### [Prompt]
Update these lines by changing every "millimetres" to "millimeters" and leaving all else untouched.

### [Given information]

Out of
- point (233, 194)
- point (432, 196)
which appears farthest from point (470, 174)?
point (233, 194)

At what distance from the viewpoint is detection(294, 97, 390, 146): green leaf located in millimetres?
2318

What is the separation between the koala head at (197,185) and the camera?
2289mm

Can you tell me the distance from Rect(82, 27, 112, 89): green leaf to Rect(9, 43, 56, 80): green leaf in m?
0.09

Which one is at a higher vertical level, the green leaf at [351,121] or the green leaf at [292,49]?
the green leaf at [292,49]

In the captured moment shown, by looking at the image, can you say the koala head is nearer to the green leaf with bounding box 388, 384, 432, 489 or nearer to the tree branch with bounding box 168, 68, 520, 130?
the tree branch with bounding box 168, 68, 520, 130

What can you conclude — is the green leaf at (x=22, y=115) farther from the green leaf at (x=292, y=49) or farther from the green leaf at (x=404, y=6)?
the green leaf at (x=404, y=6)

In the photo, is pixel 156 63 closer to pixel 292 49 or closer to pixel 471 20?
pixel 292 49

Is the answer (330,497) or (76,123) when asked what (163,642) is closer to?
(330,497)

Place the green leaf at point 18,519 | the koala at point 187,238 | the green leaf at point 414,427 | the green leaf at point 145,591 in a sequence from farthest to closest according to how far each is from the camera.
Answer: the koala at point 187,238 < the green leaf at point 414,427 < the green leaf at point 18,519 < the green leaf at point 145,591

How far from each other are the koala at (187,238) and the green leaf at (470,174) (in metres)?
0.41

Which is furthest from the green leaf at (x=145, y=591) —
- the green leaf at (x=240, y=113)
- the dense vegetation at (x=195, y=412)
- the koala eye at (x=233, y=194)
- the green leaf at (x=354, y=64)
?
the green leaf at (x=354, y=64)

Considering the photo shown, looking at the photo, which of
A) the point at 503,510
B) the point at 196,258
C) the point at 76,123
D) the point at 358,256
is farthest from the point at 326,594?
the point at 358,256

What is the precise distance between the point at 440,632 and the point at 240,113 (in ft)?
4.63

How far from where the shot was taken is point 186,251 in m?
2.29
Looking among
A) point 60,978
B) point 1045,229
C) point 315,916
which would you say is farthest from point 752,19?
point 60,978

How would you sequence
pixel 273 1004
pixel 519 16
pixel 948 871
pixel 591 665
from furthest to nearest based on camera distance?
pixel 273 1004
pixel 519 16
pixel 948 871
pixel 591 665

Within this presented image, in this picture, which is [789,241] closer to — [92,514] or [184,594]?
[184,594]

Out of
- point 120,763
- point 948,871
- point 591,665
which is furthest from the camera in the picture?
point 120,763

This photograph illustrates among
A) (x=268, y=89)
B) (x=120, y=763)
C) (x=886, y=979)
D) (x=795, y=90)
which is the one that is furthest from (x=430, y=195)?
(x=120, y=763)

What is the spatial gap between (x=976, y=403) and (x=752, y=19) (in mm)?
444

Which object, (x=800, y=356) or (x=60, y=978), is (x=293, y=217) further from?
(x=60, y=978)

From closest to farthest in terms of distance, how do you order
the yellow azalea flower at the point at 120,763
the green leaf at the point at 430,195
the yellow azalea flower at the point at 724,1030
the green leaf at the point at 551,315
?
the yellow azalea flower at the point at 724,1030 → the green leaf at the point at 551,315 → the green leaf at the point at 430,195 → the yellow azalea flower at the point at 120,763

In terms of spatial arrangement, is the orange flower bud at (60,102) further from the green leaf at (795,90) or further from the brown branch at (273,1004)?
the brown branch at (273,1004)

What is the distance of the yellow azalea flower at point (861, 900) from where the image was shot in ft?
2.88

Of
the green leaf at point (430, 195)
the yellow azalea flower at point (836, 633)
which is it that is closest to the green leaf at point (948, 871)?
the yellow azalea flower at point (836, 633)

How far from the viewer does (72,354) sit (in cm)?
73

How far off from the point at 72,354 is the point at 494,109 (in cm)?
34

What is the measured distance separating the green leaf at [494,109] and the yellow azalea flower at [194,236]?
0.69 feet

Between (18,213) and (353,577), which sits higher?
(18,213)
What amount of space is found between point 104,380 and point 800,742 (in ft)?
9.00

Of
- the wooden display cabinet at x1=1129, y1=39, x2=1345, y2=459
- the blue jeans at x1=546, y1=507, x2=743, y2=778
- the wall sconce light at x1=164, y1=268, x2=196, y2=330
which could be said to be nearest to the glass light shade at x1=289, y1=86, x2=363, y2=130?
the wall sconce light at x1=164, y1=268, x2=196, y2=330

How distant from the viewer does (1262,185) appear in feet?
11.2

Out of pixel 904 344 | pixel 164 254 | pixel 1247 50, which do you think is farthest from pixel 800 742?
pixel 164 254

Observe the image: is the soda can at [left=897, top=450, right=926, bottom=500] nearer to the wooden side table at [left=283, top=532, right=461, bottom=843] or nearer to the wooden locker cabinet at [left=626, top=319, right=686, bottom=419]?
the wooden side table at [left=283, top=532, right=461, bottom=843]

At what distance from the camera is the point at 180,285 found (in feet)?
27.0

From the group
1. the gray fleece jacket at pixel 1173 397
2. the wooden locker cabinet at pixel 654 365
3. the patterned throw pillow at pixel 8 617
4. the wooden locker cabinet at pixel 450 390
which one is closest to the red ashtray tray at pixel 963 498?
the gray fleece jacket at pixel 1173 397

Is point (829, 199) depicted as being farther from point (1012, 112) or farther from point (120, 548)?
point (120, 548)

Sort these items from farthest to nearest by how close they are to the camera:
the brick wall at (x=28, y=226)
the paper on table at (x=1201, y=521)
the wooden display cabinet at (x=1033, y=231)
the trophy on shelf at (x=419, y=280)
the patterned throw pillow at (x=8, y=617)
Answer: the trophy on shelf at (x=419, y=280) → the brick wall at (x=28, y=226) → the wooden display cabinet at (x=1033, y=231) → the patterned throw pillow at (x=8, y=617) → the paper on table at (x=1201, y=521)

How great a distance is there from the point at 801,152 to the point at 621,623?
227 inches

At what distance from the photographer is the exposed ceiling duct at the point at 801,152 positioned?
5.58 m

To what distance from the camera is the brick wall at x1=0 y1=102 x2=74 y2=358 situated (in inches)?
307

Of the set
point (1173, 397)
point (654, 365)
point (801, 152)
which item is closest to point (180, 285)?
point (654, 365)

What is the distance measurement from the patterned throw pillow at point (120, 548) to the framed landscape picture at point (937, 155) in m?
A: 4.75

### [Response]
Out of
- point (233, 194)
- point (432, 196)
which appears farthest from point (470, 174)?
point (233, 194)

At what distance from the viewpoint is detection(294, 97, 390, 146): green leaf located in millimeters?
2318

What is the separation between the koala head at (197,185) and the camera?
2289mm

Can you tell me the distance from Rect(82, 27, 112, 89): green leaf to Rect(9, 43, 56, 80): green leaf in m?
0.09

Which one is at a higher vertical level, the green leaf at [351,121] or the green leaf at [292,49]?
the green leaf at [292,49]

In the captured moment shown, by looking at the image, can you say the koala head is nearer to the green leaf with bounding box 388, 384, 432, 489 or nearer to the tree branch with bounding box 168, 68, 520, 130?
the tree branch with bounding box 168, 68, 520, 130

What can you conclude — is the green leaf at (x=22, y=115) farther from the green leaf at (x=292, y=49) or farther from the green leaf at (x=404, y=6)?
the green leaf at (x=404, y=6)

In the photo, is pixel 156 63 closer to pixel 292 49 or closer to pixel 471 20?
pixel 292 49

Is the answer (330,497) or (76,123) when asked what (163,642) is closer to?
(330,497)

Place the green leaf at point 18,519 | the koala at point 187,238 | the green leaf at point 414,427 | the green leaf at point 145,591 in a sequence from farthest to closest according to how far each is from the camera.
Answer: the koala at point 187,238 < the green leaf at point 414,427 < the green leaf at point 18,519 < the green leaf at point 145,591

How far from each other are the koala at (187,238) and the green leaf at (470,174) (in metres)?
0.41

Which is furthest from the green leaf at (x=145, y=591) —
- the green leaf at (x=240, y=113)
- the dense vegetation at (x=195, y=412)
- the koala eye at (x=233, y=194)
- the green leaf at (x=354, y=64)
?
the green leaf at (x=354, y=64)

Considering the photo shown, looking at the photo, which of
A) the point at 503,510
B) the point at 196,258
C) the point at 76,123
D) the point at 358,256
is farthest from the point at 326,594?
the point at 358,256

What is the precise distance between the point at 440,632 and the point at 240,113 (in ft)?
4.63

How far from where the shot was taken is point 186,251 in m?
2.29
Looking among
A) point 60,978
B) point 1045,229
C) point 315,916
which would you say is farthest from point 752,19?
point 60,978

How would you sequence
pixel 273 1004
pixel 519 16
pixel 948 871
pixel 591 665
from furthest to nearest based on camera distance?
pixel 273 1004
pixel 519 16
pixel 948 871
pixel 591 665

Within this presented image, in this picture, which is [789,241] closer to — [92,514] or [184,594]?
[184,594]

Out of
- point 120,763
- point 948,871
- point 591,665
which is furthest from the camera in the picture?
point 120,763

This photograph illustrates among
A) (x=268, y=89)
B) (x=120, y=763)
C) (x=886, y=979)
D) (x=795, y=90)
which is the one that is furthest from (x=430, y=195)?
(x=120, y=763)

What is the spatial gap between (x=976, y=403) and (x=752, y=19) (in mm)?
444

Which object, (x=800, y=356) or (x=60, y=978), is (x=293, y=217) further from?
(x=60, y=978)

From closest to farthest in terms of distance, how do you order
the yellow azalea flower at the point at 120,763
the green leaf at the point at 430,195
the yellow azalea flower at the point at 724,1030
the green leaf at the point at 551,315
?
the yellow azalea flower at the point at 724,1030 → the green leaf at the point at 551,315 → the green leaf at the point at 430,195 → the yellow azalea flower at the point at 120,763

In terms of spatial arrangement, is the orange flower bud at (60,102) further from the green leaf at (795,90) or further from the brown branch at (273,1004)?
the brown branch at (273,1004)

What is the distance of the yellow azalea flower at point (861, 900) from where the image was shot in ft?
2.88

Of
the green leaf at point (430, 195)
the yellow azalea flower at point (836, 633)
which is it that is closest to the green leaf at point (948, 871)?
the yellow azalea flower at point (836, 633)

How far from the viewer does (72,354) sit (in cm)?
73

How far off from the point at 72,354 is the point at 494,109 (in cm)?
34

What is the measured distance separating the green leaf at [494,109] and the yellow azalea flower at [194,236]?
0.69 feet

Between (18,213) and (353,577), which sits higher?
(18,213)
What amount of space is found between point 104,380 and point 800,742 (in ft)?
9.00

Of
- the wooden display cabinet at x1=1129, y1=39, x2=1345, y2=459
- the blue jeans at x1=546, y1=507, x2=743, y2=778
- the wall sconce light at x1=164, y1=268, x2=196, y2=330
which could be said to be nearest to the glass light shade at x1=289, y1=86, x2=363, y2=130?
the wall sconce light at x1=164, y1=268, x2=196, y2=330

How distant from the viewer does (1262,185) appear in feet?
11.2

Out of pixel 904 344 | pixel 164 254 | pixel 1247 50, which do you think is farthest from pixel 800 742?
pixel 164 254

Observe the image: is the soda can at [left=897, top=450, right=926, bottom=500] nearer to the wooden side table at [left=283, top=532, right=461, bottom=843] or nearer to the wooden locker cabinet at [left=626, top=319, right=686, bottom=419]?
the wooden side table at [left=283, top=532, right=461, bottom=843]

At what distance from the camera is the point at 180,285 found (in feet)?
27.0

From the group
1. the gray fleece jacket at pixel 1173 397
2. the wooden locker cabinet at pixel 654 365
3. the patterned throw pillow at pixel 8 617
4. the wooden locker cabinet at pixel 450 390
which one is closest to the red ashtray tray at pixel 963 498?
the gray fleece jacket at pixel 1173 397

Is point (829, 199) depicted as being farther from point (1012, 112) or farther from point (120, 548)?
point (120, 548)

Sort these items from farthest to nearest by how close they are to the camera:
the brick wall at (x=28, y=226)
the paper on table at (x=1201, y=521)
the wooden display cabinet at (x=1033, y=231)
the trophy on shelf at (x=419, y=280)
the patterned throw pillow at (x=8, y=617)
Answer: the trophy on shelf at (x=419, y=280) → the brick wall at (x=28, y=226) → the wooden display cabinet at (x=1033, y=231) → the patterned throw pillow at (x=8, y=617) → the paper on table at (x=1201, y=521)

How great a distance is there from the point at 801,152 to the point at 621,623?
227 inches

At what distance from the photographer is the exposed ceiling duct at the point at 801,152 positioned?
5.58 m

To what distance from the camera is the brick wall at x1=0 y1=102 x2=74 y2=358 situated (in inches)?
307

Of the set
point (1173, 397)
point (654, 365)
point (801, 152)
which item is closest to point (180, 285)?
point (654, 365)

What is the distance measurement from the patterned throw pillow at point (120, 548) to the framed landscape picture at point (937, 155) in m?
A: 4.75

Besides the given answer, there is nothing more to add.